What needs to be done:
Retype the entries. Match them exactly.

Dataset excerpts
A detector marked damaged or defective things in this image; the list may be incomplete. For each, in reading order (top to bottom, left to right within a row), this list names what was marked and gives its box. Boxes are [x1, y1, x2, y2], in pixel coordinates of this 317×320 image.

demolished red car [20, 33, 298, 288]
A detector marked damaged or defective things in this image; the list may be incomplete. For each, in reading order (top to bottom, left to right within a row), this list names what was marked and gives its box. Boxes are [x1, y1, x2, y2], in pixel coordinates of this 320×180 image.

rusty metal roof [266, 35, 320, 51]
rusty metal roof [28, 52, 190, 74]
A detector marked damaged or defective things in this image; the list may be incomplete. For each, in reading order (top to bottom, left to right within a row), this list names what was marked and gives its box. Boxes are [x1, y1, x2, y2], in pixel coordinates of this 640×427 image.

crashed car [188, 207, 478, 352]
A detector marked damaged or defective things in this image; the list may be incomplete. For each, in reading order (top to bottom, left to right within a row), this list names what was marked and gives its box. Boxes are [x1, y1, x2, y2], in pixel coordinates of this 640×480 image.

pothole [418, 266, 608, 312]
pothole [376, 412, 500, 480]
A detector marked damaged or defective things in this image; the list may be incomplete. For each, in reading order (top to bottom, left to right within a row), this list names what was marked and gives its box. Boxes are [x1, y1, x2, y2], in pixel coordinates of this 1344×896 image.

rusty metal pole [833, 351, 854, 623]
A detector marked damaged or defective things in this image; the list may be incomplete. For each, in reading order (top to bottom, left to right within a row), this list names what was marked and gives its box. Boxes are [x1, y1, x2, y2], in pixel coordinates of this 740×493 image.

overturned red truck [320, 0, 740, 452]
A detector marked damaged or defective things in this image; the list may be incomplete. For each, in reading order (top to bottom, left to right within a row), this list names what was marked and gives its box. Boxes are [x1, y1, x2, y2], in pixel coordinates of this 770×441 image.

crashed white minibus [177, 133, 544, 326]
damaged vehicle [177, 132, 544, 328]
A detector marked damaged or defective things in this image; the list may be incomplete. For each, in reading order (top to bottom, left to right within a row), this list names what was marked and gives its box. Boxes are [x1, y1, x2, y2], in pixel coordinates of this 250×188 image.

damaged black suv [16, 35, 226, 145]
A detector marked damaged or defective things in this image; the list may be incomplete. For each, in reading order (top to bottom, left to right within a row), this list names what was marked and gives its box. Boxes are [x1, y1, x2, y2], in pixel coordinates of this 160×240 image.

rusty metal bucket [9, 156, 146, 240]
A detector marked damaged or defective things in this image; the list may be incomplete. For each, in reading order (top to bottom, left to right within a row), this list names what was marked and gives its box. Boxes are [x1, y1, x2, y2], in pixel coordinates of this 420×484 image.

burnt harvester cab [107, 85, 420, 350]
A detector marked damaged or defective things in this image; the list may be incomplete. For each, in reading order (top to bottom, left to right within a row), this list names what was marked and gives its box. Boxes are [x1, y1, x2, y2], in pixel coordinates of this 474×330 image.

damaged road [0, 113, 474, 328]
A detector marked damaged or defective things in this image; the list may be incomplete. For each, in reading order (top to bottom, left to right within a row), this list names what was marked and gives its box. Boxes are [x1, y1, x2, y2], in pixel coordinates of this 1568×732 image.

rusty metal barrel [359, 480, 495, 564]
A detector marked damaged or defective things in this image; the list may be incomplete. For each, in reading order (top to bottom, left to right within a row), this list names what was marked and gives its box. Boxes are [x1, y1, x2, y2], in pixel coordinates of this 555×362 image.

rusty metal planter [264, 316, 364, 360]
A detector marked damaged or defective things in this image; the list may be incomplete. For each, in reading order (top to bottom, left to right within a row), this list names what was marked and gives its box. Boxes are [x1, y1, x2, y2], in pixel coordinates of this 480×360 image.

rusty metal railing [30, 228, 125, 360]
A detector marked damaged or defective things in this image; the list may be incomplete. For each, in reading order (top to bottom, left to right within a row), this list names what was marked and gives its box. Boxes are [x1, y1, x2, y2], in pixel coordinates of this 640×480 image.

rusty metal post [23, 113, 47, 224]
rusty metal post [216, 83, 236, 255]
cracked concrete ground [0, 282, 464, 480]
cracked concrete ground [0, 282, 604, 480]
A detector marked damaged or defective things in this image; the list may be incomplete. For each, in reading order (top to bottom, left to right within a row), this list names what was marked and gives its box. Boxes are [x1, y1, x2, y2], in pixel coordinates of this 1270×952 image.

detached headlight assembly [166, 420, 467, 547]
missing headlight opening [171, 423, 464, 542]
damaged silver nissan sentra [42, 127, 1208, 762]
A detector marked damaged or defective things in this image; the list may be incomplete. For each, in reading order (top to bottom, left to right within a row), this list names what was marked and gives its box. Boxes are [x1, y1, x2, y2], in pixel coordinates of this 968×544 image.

Task result:
A detector marked damaged or defective things in this image; the list may be incomplete. For each, in reading order (top to bottom, left to right within a row), this list names what was marked and gives its box. Boxes are [x1, y1, x2, y2], in pixel coordinates of this 317×320 image.

demolished red car [20, 33, 298, 288]
A detector marked damaged or defective things in this image; the list may be incomplete. For each, in reading order (top to bottom, left to right within a row), this list names what was marked and gives its box. Boxes are [x1, y1, x2, y2], in pixel coordinates of this 320×180 image.

rusty metal roof [266, 35, 320, 51]
rusty metal roof [28, 52, 190, 74]
A detector marked damaged or defective things in this image; the list may be incomplete. For each, in reading order (top to bottom, left to right within a row), this list names what was marked and gives its box. Boxes are [x1, y1, x2, y2], in pixel coordinates of this 640×427 image.

crashed car [188, 207, 478, 352]
A detector marked damaged or defective things in this image; the list may be incomplete. For each, in reading order (top to bottom, left to right within a row), this list names what was marked and gives its box. Boxes are [x1, y1, x2, y2], in pixel coordinates of this 640×480 image.

pothole [418, 266, 608, 312]
pothole [376, 412, 500, 480]
A detector marked damaged or defective things in this image; the list may be incomplete. For each, in reading order (top to bottom, left to right within a row), this list names what was marked and gives its box. Boxes are [x1, y1, x2, y2], in pixel coordinates of this 1344×896 image.

rusty metal pole [833, 351, 854, 623]
A detector marked damaged or defective things in this image; the list may be incomplete. For each, in reading order (top to bottom, left to right within a row), this list names what was marked and gives its box. Boxes are [x1, y1, x2, y2], in pixel coordinates of this 740×493 image.

overturned red truck [320, 0, 740, 452]
A detector marked damaged or defective things in this image; the list may be incomplete. For each, in reading order (top to bottom, left to right within a row), this list names what was marked and gives its box. Boxes are [x1, y1, x2, y2], in pixel coordinates of this 770×441 image.

crashed white minibus [177, 133, 544, 326]
damaged vehicle [177, 132, 544, 328]
A detector marked damaged or defective things in this image; the list may be incomplete. For each, in reading order (top to bottom, left to right within a row), this list names what was marked and gives its box. Boxes are [x1, y1, x2, y2], in pixel coordinates of this 250×188 image.

damaged black suv [16, 35, 226, 145]
A detector marked damaged or defective things in this image; the list may be incomplete. For each, in reading order (top to bottom, left to right within a row), this list names what was marked and gives its box. Boxes are [x1, y1, x2, y2], in pixel coordinates of this 160×240 image.

rusty metal bucket [9, 156, 146, 240]
A detector marked damaged or defective things in this image; the list may be incomplete. For each, in reading order (top to bottom, left to right within a row), this list names what was marked and gives its box. Boxes are [x1, y1, x2, y2], in pixel coordinates of this 420×484 image.

burnt harvester cab [107, 85, 420, 350]
A detector marked damaged or defective things in this image; the list may be incomplete. For each, in reading order (top to bottom, left to right within a row), this list names what was marked and gives its box. Boxes are [x1, y1, x2, y2], in pixel coordinates of this 474×330 image.

damaged road [0, 113, 474, 328]
A detector marked damaged or defective things in this image; the list may be incomplete. For each, in reading order (top to bottom, left to right within a row), this list names what was marked and gives its box. Boxes are [x1, y1, x2, y2], in pixel coordinates of this 1568×732 image.

rusty metal barrel [359, 480, 495, 564]
A detector marked damaged or defective things in this image; the list may be incomplete. For each, in reading order (top to bottom, left to right within a row), this list names what was marked and gives its box. Boxes are [x1, y1, x2, y2], in pixel coordinates of this 555×362 image.

rusty metal planter [264, 316, 364, 360]
A detector marked damaged or defective things in this image; the list may be incomplete. For each, in reading order (top to bottom, left to right within a row), this list names what was marked and gives its box. Boxes are [x1, y1, x2, y2], in pixel coordinates of this 480×360 image.

rusty metal railing [30, 228, 125, 360]
A detector marked damaged or defective things in this image; the list may be incomplete. For each, in reading order (top to bottom, left to right within a row), this list names what was marked and gives its box. Boxes are [x1, y1, x2, y2], in pixel coordinates of this 640×480 image.

rusty metal post [23, 113, 47, 224]
rusty metal post [216, 83, 236, 255]
cracked concrete ground [0, 282, 464, 480]
cracked concrete ground [0, 282, 604, 480]
A detector marked damaged or defective things in this image; the list may be incomplete. For each, in reading order (top to bottom, left to right within a row), this list names what was marked and gives its box. Boxes are [x1, y1, x2, y2], in pixel coordinates of this 1270×952 image.

detached headlight assembly [166, 420, 467, 547]
missing headlight opening [171, 423, 464, 542]
damaged silver nissan sentra [42, 127, 1208, 762]
A detector marked damaged or defective things in this image; the list may be incomplete. For each, in reading order (top to bottom, left to right within a row), this list names what was marked and gives its box. Boxes are [x1, y1, x2, y2], in pixel coordinates of this 968×544 image.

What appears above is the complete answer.